Morphological and molecular data analysed using Bayesian phylogenetic analysis suggests the Egerniinae began to radiate in mainland Australia approximately 35 million years ago, sometime between the late Eocene and early Oligocene epochs, likely as a result of climatic fluctuations between glacial and desertification periods. Of the Egerniinae, the evidence suggests the subclade Lissolepis as basal, and the earliest-branching. Depending on the method of phylogenetic analysis, the Egernia genus has been identified as a sister group to the Tiliqua and Cyclodomorphus clade, or as a paraphyletic grouping with Tiliqua and Cyclodomorphus'. It is suggested these three genera begun to diverge over 30 million years ago, during the Oligocene epoch.

== Etymology ==
The specific name, stokesii, is in honour of Royal Navy Admiral John Lort Stokes.

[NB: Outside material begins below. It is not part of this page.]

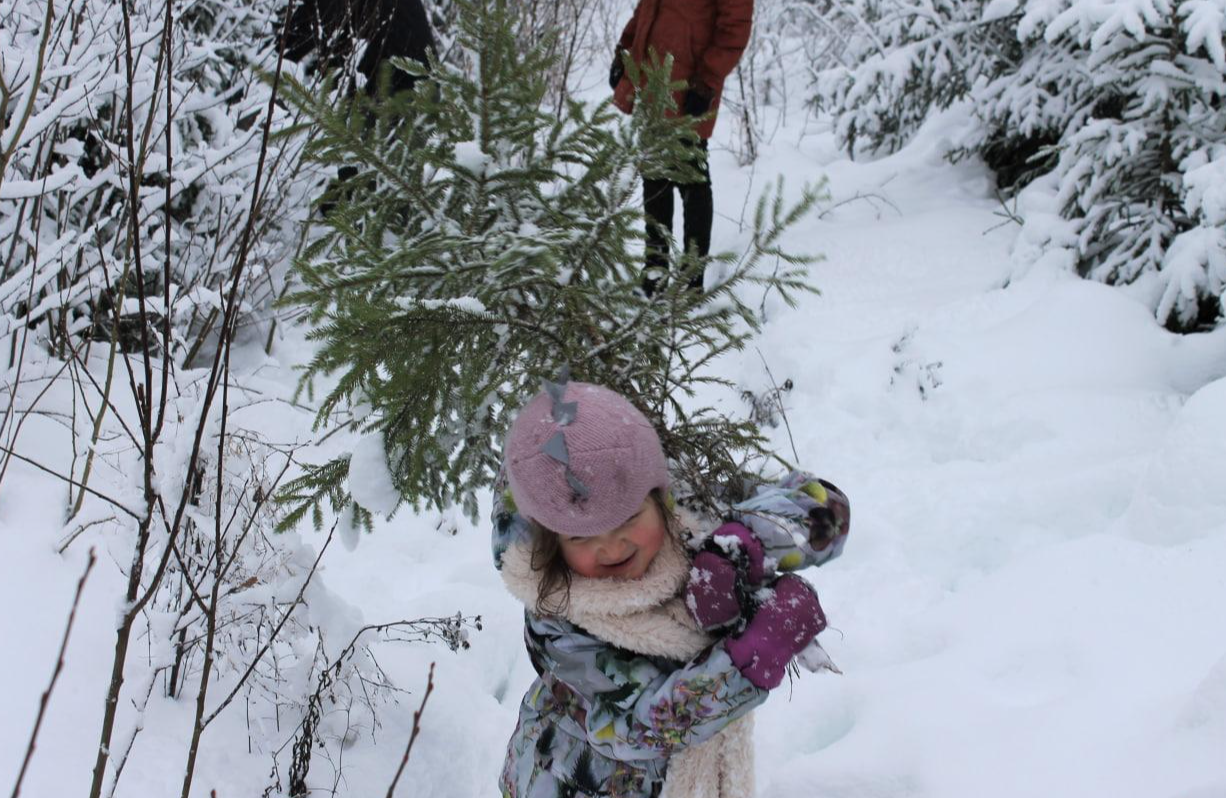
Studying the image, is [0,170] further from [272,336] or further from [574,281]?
[272,336]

The subspecific name, zellingi, is in honour of British biological collector Charles Weldon De Burgh Birch, Count Zelling (1821–1894).

== Subspecies ==
There are three currently recognised subspecies of Egernia stokesii, each with distinct geographic distributions: E. stokesii badia, E. stokesii stokesii and E. stokesii zellingi . E. stokesii zellingi is found in semi-arid areas of South Australia, New South Wales, the Northern Territory and Queensland. E. stokesii stokesii occurs on the islands of Abrolhos Archipelago, off the coast of Western Australia. E. stokesii badia is found in the Wheatbelt, Murchison and Shark Bay areas of Western Australia. E. stokesii badia also includes the former subspecies E. stokesii aethipos, which occurs as an isolated population on Baudin Island, Shark Bay.

== Conservation status ==
Egernia stokesii is categorised by the International Union for the Conservation of Nature Red List as Least Concern. However, the current population has been assessed as decreasing; affected by severely fragmented populations and processes that alter or degrade habitats, such as agricultural activities, mining and altered fire regimes.

The subspecies E. stokesii badia, commonly known as the Western spiny-tailed skink, is listed as endangered under the Commonwealth Environment Protection and Biodiversity Conservation Act 1999. The key threats to the species include land clearing, grazing and cropping.